[Exercise passage]
┄┄┄┄┄┄

After the military, led by Ibrahim Baré Maïnassara, seized power in January 1996, a new presidential election was held in July 1996, in which Djermakoye took fifth place with 4.77% of the vote. On the second day of the election, which was won by Maïnassara, Djermakoye was placed under house arrest along with the three other opposition candidates, and he remained under house arrest for two weeks. After Maïnassara's victory, Djermakoye and the ANDP recognized it and supported him, but on April 28, 1998 he announced that the ANDP was breaking with Maïnassara's Rally for Democracy and Progress, alleging that Maïnassara had "humiliated and marginalised" the ANDP.

Following another coup in April 1999, Djermakoye was made President of the National Consultative Council during the transitional period prior to new elections. In August 1999, he was chosen by the ANDP to run again as its candidate in the October 1999 presidential election. In the election, Djermakoye received fifth place with 7.73% of the vote. On November 4, he announced his support for Mahamadou Issoufou, the candidate of the Nigerien Party for Democracy and Socialism, in the second round of voting. Issoufou lost the second round to Tandja. Djermakoye was elected to the National Assembly in the November 1999 parliamentary election from Dosso constituency; he was one of four ANDP candidates to win seats in the election.

┄┄┄┄┄┄

[Provided data]
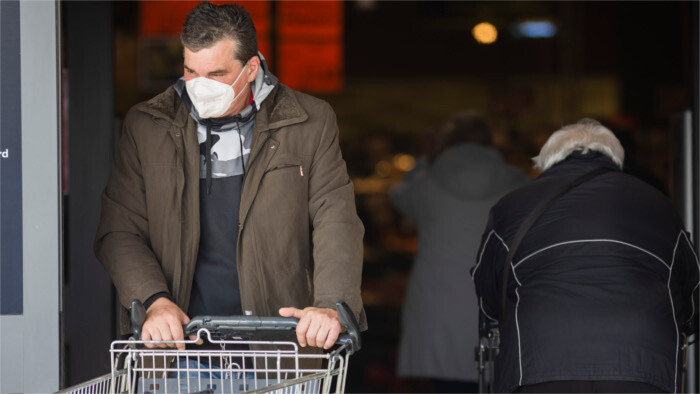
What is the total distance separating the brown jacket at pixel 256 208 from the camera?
3119mm

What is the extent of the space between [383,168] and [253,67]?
745cm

┄┄┄┄┄┄

[Aim of the exercise]
Continue the passage on Djermakoye's political career, picking up after its final sentence.

[Answer box]
==Activities during the Fifth Republic (1999-2009)==

In July 2002, the ANDP joined the MNSD-led Alliance of Democratic Forces, the ruling coalition, withdrawing from the opposition Coordination of Democratic Forces to which it had previously belonged. On November 8, 2002, Djermakoye was named Minister of State for African Integration and New Partnership for Africa's Development Programs; he served in this position until resigning from the government in November 2004 due to his participation in the elections that were about to be held. On September 19, 2004, he was again chosen as the ANDP presidential candidate; he said on this occasion that he did not intend to run again in the 2009 presidential election. In the November 2004 presidential election, he again took fifth place with 6.07% of the vote. Shortly before the first round of the election, Djermakoye said that he would support Tandja in the second round. In the December 2004 parliamentary election, Djermakoye was re-elected to the National Assembly from Dosso constituency.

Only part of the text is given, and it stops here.